---- Given entries

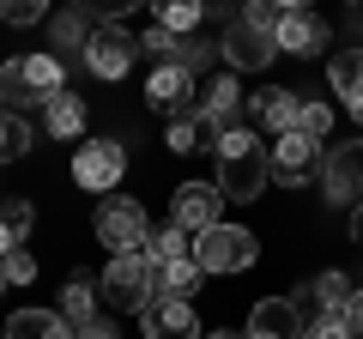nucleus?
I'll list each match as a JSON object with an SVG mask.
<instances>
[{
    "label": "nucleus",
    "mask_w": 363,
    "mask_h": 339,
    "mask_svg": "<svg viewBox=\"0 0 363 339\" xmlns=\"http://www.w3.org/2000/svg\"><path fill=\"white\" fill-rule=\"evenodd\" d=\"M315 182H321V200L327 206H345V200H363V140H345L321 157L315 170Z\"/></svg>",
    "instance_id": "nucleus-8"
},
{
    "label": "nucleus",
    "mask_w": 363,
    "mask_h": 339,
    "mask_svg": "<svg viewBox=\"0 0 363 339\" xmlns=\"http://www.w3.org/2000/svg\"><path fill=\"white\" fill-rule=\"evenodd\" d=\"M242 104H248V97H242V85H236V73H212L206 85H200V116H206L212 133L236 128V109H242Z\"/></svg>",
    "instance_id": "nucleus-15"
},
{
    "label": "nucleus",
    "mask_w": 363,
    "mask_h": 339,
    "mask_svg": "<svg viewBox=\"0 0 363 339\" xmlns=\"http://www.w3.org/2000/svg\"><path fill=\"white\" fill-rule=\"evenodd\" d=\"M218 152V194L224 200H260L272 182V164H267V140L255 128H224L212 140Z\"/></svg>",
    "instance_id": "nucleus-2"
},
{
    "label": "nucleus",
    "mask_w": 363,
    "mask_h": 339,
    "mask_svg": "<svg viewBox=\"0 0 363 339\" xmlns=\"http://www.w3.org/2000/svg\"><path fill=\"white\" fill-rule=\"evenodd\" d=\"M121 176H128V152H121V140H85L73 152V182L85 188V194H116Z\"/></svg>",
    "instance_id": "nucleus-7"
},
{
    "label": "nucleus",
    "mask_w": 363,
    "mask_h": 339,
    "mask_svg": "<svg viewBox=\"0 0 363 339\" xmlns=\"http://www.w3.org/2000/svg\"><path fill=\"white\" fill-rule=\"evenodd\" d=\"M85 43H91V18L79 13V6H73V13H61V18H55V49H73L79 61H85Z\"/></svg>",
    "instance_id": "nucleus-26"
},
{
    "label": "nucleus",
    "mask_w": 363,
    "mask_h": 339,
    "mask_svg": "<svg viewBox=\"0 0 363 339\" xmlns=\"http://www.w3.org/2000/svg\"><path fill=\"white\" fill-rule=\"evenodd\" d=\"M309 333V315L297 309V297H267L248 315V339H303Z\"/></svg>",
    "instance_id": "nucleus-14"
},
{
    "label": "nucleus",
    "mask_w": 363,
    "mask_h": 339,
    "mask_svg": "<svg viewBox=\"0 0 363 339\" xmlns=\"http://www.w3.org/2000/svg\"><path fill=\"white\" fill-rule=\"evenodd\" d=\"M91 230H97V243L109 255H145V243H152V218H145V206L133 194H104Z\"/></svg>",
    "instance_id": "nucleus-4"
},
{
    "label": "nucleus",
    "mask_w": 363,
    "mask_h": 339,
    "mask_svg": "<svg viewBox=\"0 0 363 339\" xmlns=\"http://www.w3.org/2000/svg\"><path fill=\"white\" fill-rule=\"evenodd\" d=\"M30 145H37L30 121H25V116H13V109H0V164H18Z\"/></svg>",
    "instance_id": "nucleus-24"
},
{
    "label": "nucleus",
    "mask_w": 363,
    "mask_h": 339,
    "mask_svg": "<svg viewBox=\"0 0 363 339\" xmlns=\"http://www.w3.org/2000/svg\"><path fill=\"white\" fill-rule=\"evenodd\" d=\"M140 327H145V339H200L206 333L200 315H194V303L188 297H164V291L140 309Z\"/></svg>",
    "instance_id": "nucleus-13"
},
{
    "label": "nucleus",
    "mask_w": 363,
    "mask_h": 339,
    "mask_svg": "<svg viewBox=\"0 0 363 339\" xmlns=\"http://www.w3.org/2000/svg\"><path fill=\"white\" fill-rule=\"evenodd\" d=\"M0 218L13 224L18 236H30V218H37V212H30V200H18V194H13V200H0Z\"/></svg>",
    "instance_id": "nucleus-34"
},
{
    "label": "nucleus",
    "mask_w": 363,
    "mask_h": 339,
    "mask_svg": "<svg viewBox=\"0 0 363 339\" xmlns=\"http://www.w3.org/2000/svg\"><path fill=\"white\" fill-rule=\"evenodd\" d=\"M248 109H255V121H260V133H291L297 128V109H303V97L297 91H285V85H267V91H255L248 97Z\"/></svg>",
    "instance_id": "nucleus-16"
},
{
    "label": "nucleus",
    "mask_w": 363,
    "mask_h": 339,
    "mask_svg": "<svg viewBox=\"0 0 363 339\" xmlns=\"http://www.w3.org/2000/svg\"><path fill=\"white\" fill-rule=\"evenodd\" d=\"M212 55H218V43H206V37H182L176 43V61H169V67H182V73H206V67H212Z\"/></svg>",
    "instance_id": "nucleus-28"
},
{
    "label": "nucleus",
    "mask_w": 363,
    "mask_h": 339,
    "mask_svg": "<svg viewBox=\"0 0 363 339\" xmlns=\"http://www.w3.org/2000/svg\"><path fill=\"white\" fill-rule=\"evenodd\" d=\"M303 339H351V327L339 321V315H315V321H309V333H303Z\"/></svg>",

--------

**Short task**
Express the lines above as a JSON list of strings, one string for each line, with blank lines skipped and the pictures left out.

**Full output**
[
  "nucleus?",
  "I'll list each match as a JSON object with an SVG mask.",
  "<instances>",
  "[{",
  "    \"label\": \"nucleus\",",
  "    \"mask_w\": 363,",
  "    \"mask_h\": 339,",
  "    \"mask_svg\": \"<svg viewBox=\\\"0 0 363 339\\\" xmlns=\\\"http://www.w3.org/2000/svg\\\"><path fill=\\\"white\\\" fill-rule=\\\"evenodd\\\" d=\\\"M315 182H321V200L327 206H345V200H363V140H345L321 157L315 170Z\\\"/></svg>\",",
  "    \"instance_id\": \"nucleus-8\"",
  "},",
  "{",
  "    \"label\": \"nucleus\",",
  "    \"mask_w\": 363,",
  "    \"mask_h\": 339,",
  "    \"mask_svg\": \"<svg viewBox=\\\"0 0 363 339\\\" xmlns=\\\"http://www.w3.org/2000/svg\\\"><path fill=\\\"white\\\" fill-rule=\\\"evenodd\\\" d=\\\"M242 104H248V97H242V85H236V73H212L206 85H200V116H206L212 133L236 128V109H242Z\\\"/></svg>\",",
  "    \"instance_id\": \"nucleus-15\"",
  "},",
  "{",
  "    \"label\": \"nucleus\",",
  "    \"mask_w\": 363,",
  "    \"mask_h\": 339,",
  "    \"mask_svg\": \"<svg viewBox=\\\"0 0 363 339\\\" xmlns=\\\"http://www.w3.org/2000/svg\\\"><path fill=\\\"white\\\" fill-rule=\\\"evenodd\\\" d=\\\"M218 152V194L224 200H260L272 182V164H267V140L255 128H224L212 140Z\\\"/></svg>\",",
  "    \"instance_id\": \"nucleus-2\"",
  "},",
  "{",
  "    \"label\": \"nucleus\",",
  "    \"mask_w\": 363,",
  "    \"mask_h\": 339,",
  "    \"mask_svg\": \"<svg viewBox=\\\"0 0 363 339\\\" xmlns=\\\"http://www.w3.org/2000/svg\\\"><path fill=\\\"white\\\" fill-rule=\\\"evenodd\\\" d=\\\"M121 176H128V152H121V140H85L73 152V182L85 188V194H116Z\\\"/></svg>\",",
  "    \"instance_id\": \"nucleus-7\"",
  "},",
  "{",
  "    \"label\": \"nucleus\",",
  "    \"mask_w\": 363,",
  "    \"mask_h\": 339,",
  "    \"mask_svg\": \"<svg viewBox=\\\"0 0 363 339\\\" xmlns=\\\"http://www.w3.org/2000/svg\\\"><path fill=\\\"white\\\" fill-rule=\\\"evenodd\\\" d=\\\"M85 43H91V18L79 13V6H73V13H61V18H55V49H73L79 61H85Z\\\"/></svg>\",",
  "    \"instance_id\": \"nucleus-26\"",
  "},",
  "{",
  "    \"label\": \"nucleus\",",
  "    \"mask_w\": 363,",
  "    \"mask_h\": 339,",
  "    \"mask_svg\": \"<svg viewBox=\\\"0 0 363 339\\\" xmlns=\\\"http://www.w3.org/2000/svg\\\"><path fill=\\\"white\\\" fill-rule=\\\"evenodd\\\" d=\\\"M309 333V315L297 309V297H267L248 315V339H303Z\\\"/></svg>\",",
  "    \"instance_id\": \"nucleus-14\"",
  "},",
  "{",
  "    \"label\": \"nucleus\",",
  "    \"mask_w\": 363,",
  "    \"mask_h\": 339,",
  "    \"mask_svg\": \"<svg viewBox=\\\"0 0 363 339\\\" xmlns=\\\"http://www.w3.org/2000/svg\\\"><path fill=\\\"white\\\" fill-rule=\\\"evenodd\\\" d=\\\"M91 230H97V243L109 255H145V243H152V218H145V206L133 194H104Z\\\"/></svg>\",",
  "    \"instance_id\": \"nucleus-4\"",
  "},",
  "{",
  "    \"label\": \"nucleus\",",
  "    \"mask_w\": 363,",
  "    \"mask_h\": 339,",
  "    \"mask_svg\": \"<svg viewBox=\\\"0 0 363 339\\\" xmlns=\\\"http://www.w3.org/2000/svg\\\"><path fill=\\\"white\\\" fill-rule=\\\"evenodd\\\" d=\\\"M30 145H37L30 121H25V116H13V109H0V164H18Z\\\"/></svg>\",",
  "    \"instance_id\": \"nucleus-24\"",
  "},",
  "{",
  "    \"label\": \"nucleus\",",
  "    \"mask_w\": 363,",
  "    \"mask_h\": 339,",
  "    \"mask_svg\": \"<svg viewBox=\\\"0 0 363 339\\\" xmlns=\\\"http://www.w3.org/2000/svg\\\"><path fill=\\\"white\\\" fill-rule=\\\"evenodd\\\" d=\\\"M140 327H145V339H200L206 333L200 315H194V303L188 297H164V291L140 309Z\\\"/></svg>\",",
  "    \"instance_id\": \"nucleus-13\"",
  "},",
  "{",
  "    \"label\": \"nucleus\",",
  "    \"mask_w\": 363,",
  "    \"mask_h\": 339,",
  "    \"mask_svg\": \"<svg viewBox=\\\"0 0 363 339\\\" xmlns=\\\"http://www.w3.org/2000/svg\\\"><path fill=\\\"white\\\" fill-rule=\\\"evenodd\\\" d=\\\"M0 218L13 224L18 236H30V218H37V212H30V200H18V194H13V200H0Z\\\"/></svg>\",",
  "    \"instance_id\": \"nucleus-34\"",
  "},",
  "{",
  "    \"label\": \"nucleus\",",
  "    \"mask_w\": 363,",
  "    \"mask_h\": 339,",
  "    \"mask_svg\": \"<svg viewBox=\\\"0 0 363 339\\\" xmlns=\\\"http://www.w3.org/2000/svg\\\"><path fill=\\\"white\\\" fill-rule=\\\"evenodd\\\" d=\\\"M248 109H255V121H260V133H291L297 128V109H303V97L297 91H285V85H267V91H255L248 97Z\\\"/></svg>\",",
  "    \"instance_id\": \"nucleus-16\"",
  "},",
  "{",
  "    \"label\": \"nucleus\",",
  "    \"mask_w\": 363,",
  "    \"mask_h\": 339,",
  "    \"mask_svg\": \"<svg viewBox=\\\"0 0 363 339\\\" xmlns=\\\"http://www.w3.org/2000/svg\\\"><path fill=\\\"white\\\" fill-rule=\\\"evenodd\\\" d=\\\"M212 55H218V43H206V37H182L176 43V61H169V67H182V73H206V67H212Z\\\"/></svg>\",",
  "    \"instance_id\": \"nucleus-28\"",
  "},",
  "{",
  "    \"label\": \"nucleus\",",
  "    \"mask_w\": 363,",
  "    \"mask_h\": 339,",
  "    \"mask_svg\": \"<svg viewBox=\\\"0 0 363 339\\\" xmlns=\\\"http://www.w3.org/2000/svg\\\"><path fill=\\\"white\\\" fill-rule=\\\"evenodd\\\" d=\\\"M303 339H351V327L339 321V315H315V321H309V333H303Z\\\"/></svg>\","
]